═════ RECORDS FOR THIS TASK ═════

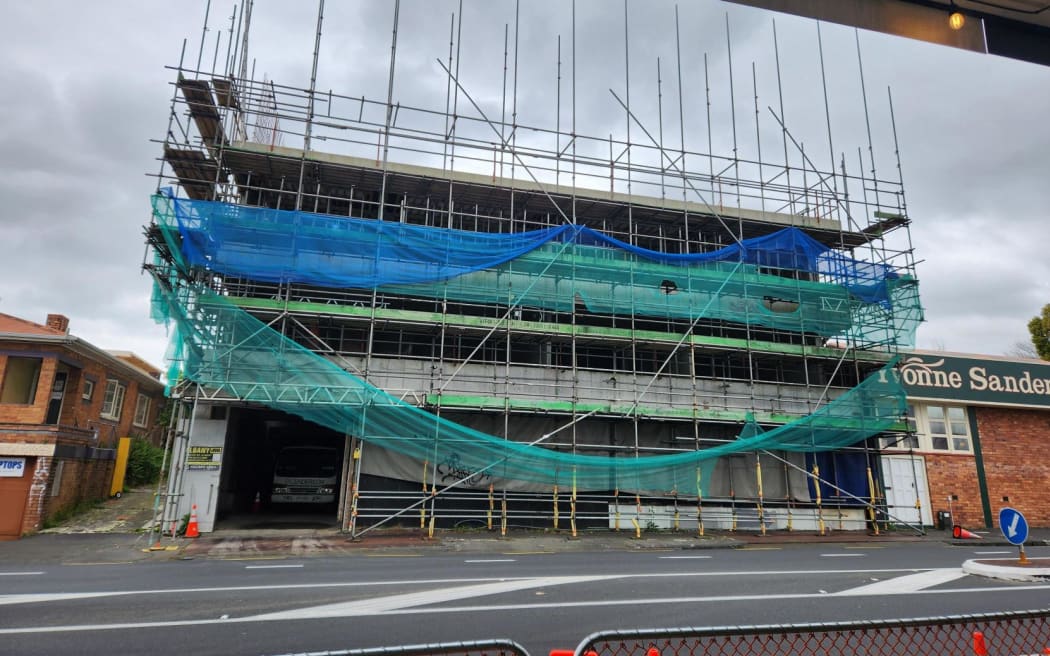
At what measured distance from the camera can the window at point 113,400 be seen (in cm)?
2220

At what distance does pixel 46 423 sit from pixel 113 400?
5.30m

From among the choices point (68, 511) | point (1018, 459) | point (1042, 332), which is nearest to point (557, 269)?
point (68, 511)

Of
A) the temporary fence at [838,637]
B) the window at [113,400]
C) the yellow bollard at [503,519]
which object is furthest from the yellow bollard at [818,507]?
the window at [113,400]

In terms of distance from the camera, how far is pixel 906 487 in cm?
2227

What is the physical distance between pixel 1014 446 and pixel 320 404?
25457mm

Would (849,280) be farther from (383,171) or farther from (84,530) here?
(84,530)

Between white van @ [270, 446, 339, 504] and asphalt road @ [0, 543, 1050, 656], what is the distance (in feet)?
22.9

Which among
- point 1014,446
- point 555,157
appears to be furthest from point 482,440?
point 1014,446

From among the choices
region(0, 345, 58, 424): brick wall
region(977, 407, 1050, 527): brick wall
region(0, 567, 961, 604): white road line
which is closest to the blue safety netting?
region(0, 345, 58, 424): brick wall

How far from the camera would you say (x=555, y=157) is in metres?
21.2

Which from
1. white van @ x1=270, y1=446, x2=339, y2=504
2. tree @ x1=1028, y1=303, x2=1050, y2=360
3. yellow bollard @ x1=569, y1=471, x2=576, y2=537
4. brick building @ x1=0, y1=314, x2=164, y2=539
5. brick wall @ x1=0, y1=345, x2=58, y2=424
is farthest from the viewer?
tree @ x1=1028, y1=303, x2=1050, y2=360

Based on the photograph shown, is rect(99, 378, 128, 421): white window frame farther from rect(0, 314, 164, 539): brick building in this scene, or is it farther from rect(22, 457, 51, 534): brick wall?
rect(22, 457, 51, 534): brick wall

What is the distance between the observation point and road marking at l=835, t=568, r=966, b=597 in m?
9.83

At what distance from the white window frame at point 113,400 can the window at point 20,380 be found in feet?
12.7
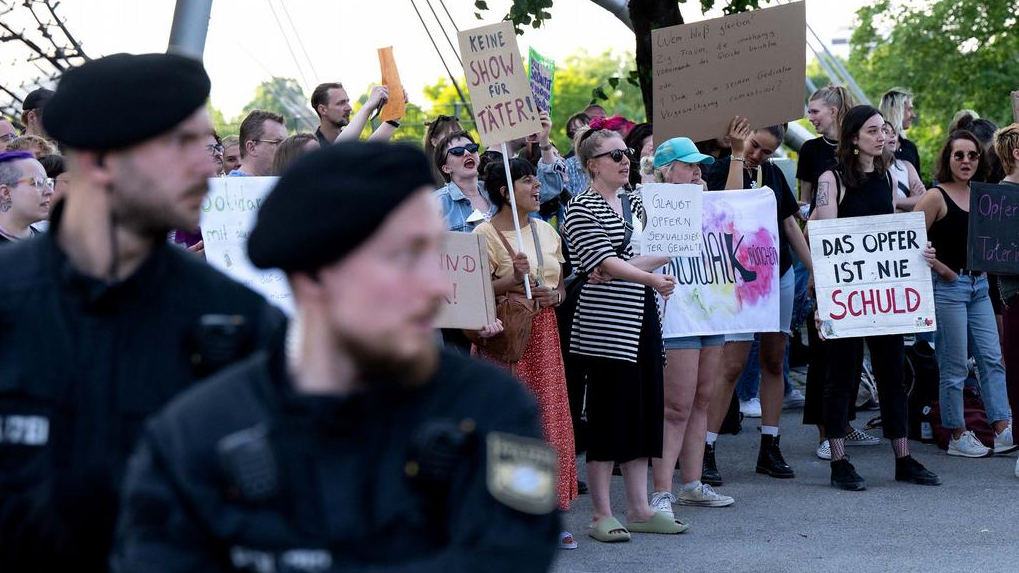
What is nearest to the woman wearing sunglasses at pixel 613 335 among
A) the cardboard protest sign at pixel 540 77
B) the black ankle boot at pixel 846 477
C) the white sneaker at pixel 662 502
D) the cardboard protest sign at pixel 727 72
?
the white sneaker at pixel 662 502

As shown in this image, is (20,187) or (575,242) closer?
(20,187)

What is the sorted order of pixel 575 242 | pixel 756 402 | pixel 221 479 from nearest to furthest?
1. pixel 221 479
2. pixel 575 242
3. pixel 756 402

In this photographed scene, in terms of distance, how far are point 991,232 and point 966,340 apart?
2.56ft

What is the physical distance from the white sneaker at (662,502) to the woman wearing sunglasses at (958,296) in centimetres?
265

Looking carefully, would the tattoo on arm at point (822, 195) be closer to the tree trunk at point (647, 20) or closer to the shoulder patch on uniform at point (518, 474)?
the tree trunk at point (647, 20)

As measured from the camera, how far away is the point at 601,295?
288 inches

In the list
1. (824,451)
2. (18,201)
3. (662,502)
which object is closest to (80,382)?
(18,201)

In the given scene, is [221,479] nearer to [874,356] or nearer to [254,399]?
[254,399]

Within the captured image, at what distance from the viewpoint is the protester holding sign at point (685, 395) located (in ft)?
25.7

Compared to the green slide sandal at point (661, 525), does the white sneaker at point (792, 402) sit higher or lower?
higher

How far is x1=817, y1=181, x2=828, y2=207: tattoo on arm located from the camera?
8.79 metres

═════

Rewrite everything from the line containing "Looking carefully, would" down to the end of the entries as a Markdown table with the columns Row and Line, numbering each line and leaving out blank lines.

| Row | Line |
|---|---|
| 1 | Looking carefully, would the tattoo on arm at point (822, 195) be closer to the tree trunk at point (647, 20) or closer to the shoulder patch on uniform at point (518, 474)? |
| 2 | the tree trunk at point (647, 20) |
| 3 | As measured from the camera, how far away is the point at 601,295? |
| 4 | 288 inches |
| 5 | In the list |
| 6 | 1. (824,451) |
| 7 | 2. (18,201) |
| 8 | 3. (662,502) |
| 9 | which object is closest to (80,382)? |
| 10 | (18,201) |
| 11 | In the given scene, is [221,479] nearer to [874,356] or nearer to [254,399]? |
| 12 | [254,399] |
| 13 | Within the captured image, at what distance from the viewpoint is the protester holding sign at point (685, 395) located (in ft)? |
| 14 | 25.7 |
| 15 | Compared to the green slide sandal at point (661, 525), does the white sneaker at point (792, 402) sit higher or lower? |
| 16 | higher |
| 17 | How far is x1=817, y1=181, x2=828, y2=207: tattoo on arm located from the camera? |
| 18 | 8.79 metres |